Pan-European business association to be based in Malta
by David Kelleher
Some of Europe's leading incubator companies, including a locally-based company have joined forces to launch BIA Europe, a pan-European association bringing together high-tech entrepreneurs. The association's corporate offices will be based in Malta and it will be headed by Jan Orsted. The association is now being legally founded and a management team has been employed and will soon begin the day-to-day work.
BIA Europe (www.BIAEurope.org) was launched this week, at the Tornado-Insider.com's Upstart Europe event in Paris, where over 2,000 people working within the digital economy met to examine the challenges facing high-tech entrepreneurs, demonstrating how to position e-businesses at the cutting-edge of high-growth Europe.
Business incubators foster start-up business and entrepreneurs by providing them with expertise and funding, including infrastructure, management, operational know-how and access to the market.
Europe's leading incubators are in the final stages of forming the association to inspire and support the business incubation community in Europe. The founding fathers include locally-based iWORLD Group, Cell Ventures/New Media Spark, CIR Lab, Gorilla Park, MSC and StartUp Factory. A number of other incubators have expressed interest in joining the association. BIA Europe aims to establish and develop business incubation as the key platform for new entrepreneurship in Europe.
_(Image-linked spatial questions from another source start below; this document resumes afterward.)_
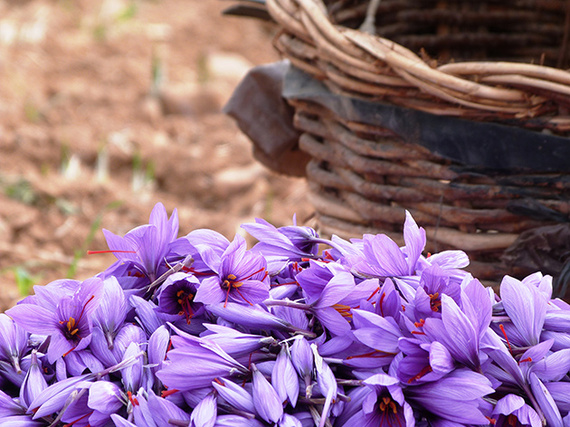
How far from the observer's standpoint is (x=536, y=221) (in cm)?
92

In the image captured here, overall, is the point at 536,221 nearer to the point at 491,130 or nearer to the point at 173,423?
the point at 491,130

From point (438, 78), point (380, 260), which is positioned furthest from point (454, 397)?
point (438, 78)

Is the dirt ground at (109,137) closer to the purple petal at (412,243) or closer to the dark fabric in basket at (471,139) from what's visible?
the dark fabric in basket at (471,139)

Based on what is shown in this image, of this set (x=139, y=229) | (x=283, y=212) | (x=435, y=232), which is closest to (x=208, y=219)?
(x=283, y=212)

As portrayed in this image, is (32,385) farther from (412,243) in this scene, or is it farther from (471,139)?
(471,139)

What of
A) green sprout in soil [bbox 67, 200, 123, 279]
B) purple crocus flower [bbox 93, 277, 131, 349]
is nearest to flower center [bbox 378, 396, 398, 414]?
purple crocus flower [bbox 93, 277, 131, 349]

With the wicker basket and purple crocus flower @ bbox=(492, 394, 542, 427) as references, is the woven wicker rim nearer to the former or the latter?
the wicker basket

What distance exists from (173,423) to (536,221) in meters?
0.65

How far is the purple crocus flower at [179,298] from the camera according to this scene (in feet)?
1.69

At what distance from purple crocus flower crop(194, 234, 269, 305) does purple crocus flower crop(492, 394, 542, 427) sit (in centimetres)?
19

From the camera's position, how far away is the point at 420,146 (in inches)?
37.6

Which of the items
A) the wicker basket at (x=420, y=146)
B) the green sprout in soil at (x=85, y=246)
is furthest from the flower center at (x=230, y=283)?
the green sprout in soil at (x=85, y=246)

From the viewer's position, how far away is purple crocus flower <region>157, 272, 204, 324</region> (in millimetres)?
514

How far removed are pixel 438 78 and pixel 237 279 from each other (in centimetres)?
47
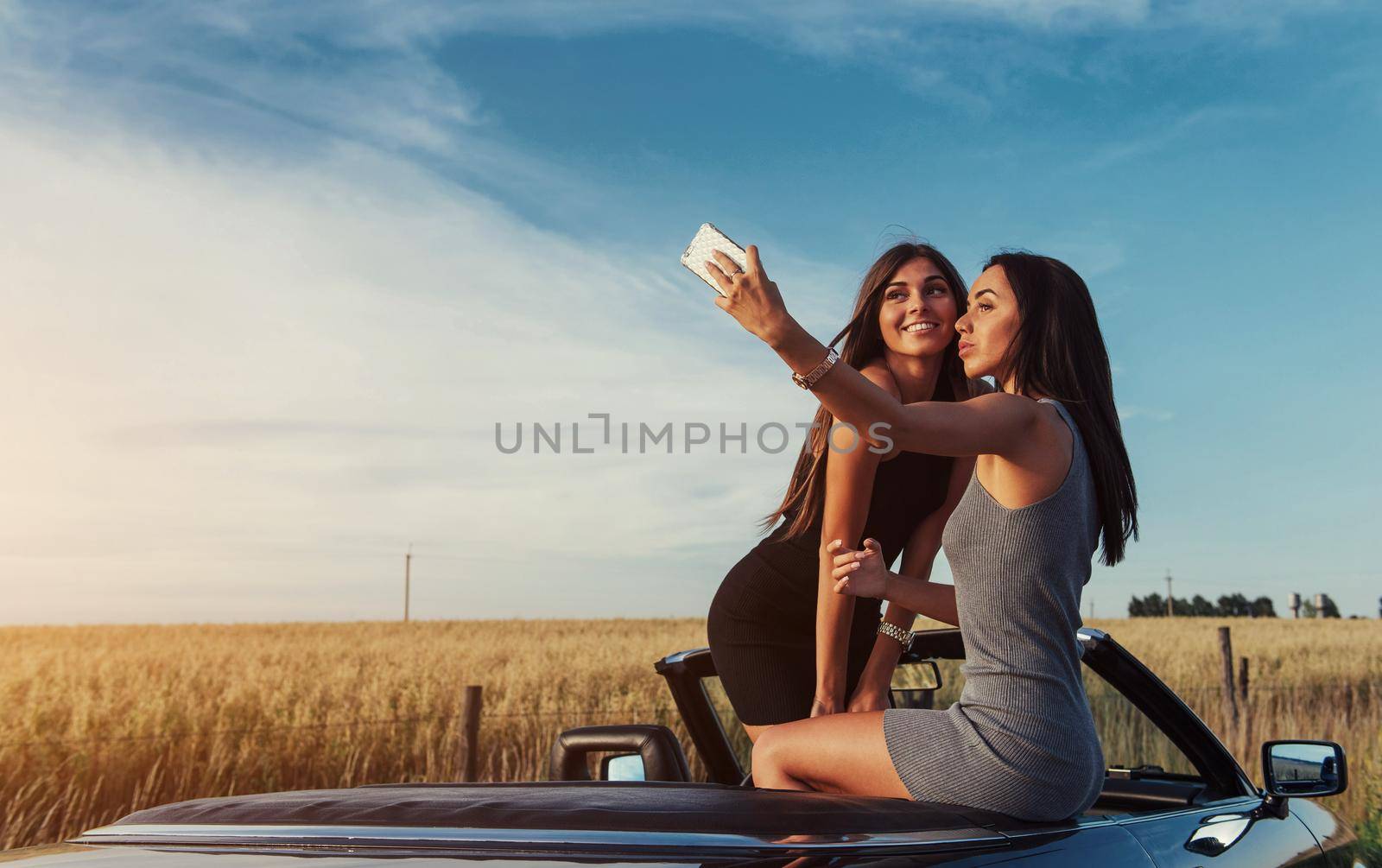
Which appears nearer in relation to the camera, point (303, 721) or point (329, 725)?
point (329, 725)

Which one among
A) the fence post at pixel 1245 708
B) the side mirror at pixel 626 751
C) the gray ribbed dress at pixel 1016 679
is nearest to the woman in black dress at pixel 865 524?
the side mirror at pixel 626 751

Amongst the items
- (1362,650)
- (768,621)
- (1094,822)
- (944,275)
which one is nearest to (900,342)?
(944,275)

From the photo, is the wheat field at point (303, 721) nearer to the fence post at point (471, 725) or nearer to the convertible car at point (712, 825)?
the fence post at point (471, 725)

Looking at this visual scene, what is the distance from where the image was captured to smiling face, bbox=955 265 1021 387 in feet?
7.61

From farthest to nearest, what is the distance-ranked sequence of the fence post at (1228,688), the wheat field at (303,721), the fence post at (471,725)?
the fence post at (1228,688) → the fence post at (471,725) → the wheat field at (303,721)

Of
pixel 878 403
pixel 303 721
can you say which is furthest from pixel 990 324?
pixel 303 721

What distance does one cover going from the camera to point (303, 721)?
406 inches

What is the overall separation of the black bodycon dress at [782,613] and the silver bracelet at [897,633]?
11cm

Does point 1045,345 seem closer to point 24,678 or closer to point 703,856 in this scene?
point 703,856

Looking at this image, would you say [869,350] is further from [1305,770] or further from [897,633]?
[1305,770]

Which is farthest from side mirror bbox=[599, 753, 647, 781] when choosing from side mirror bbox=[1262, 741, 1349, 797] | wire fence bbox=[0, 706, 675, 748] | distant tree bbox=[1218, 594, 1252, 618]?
distant tree bbox=[1218, 594, 1252, 618]

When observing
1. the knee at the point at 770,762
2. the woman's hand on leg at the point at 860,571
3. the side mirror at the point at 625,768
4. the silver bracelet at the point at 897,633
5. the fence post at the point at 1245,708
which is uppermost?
the woman's hand on leg at the point at 860,571

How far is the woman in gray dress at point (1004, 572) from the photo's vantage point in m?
1.92

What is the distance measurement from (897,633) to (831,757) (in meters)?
0.78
The objectives are to create general awareness of the concept of business incubation, to ensure high standards of praxis within the incubator community, and to accumulate and make knowledge available to the community and to the public in general.
Incubation is a new business model that has already proven to be successful in the US where it has created hundreds of viable start-up companies and thousands of jobs within the new economy.
Naturally Europe is different, in culture, in business, in education and in any other respect. A Silicon valley or a Seattle high-tech industrial community where entrepreneurialism flourish does not, as yet, exist, nor do European universities nourish start-up business as much as their American counterparts do.
Many incubatees are already learning to operate under Europe's first generation of incubators. US studies reveal that 87 per cent of all incubated companies are operating successfully after the first three years compared to a general survival rate of around 20 per cent. There is a huge potential for the European economy, and the BIA Europe has been set up to meet the challenges of developing and supporting entrepreneurial initiatives.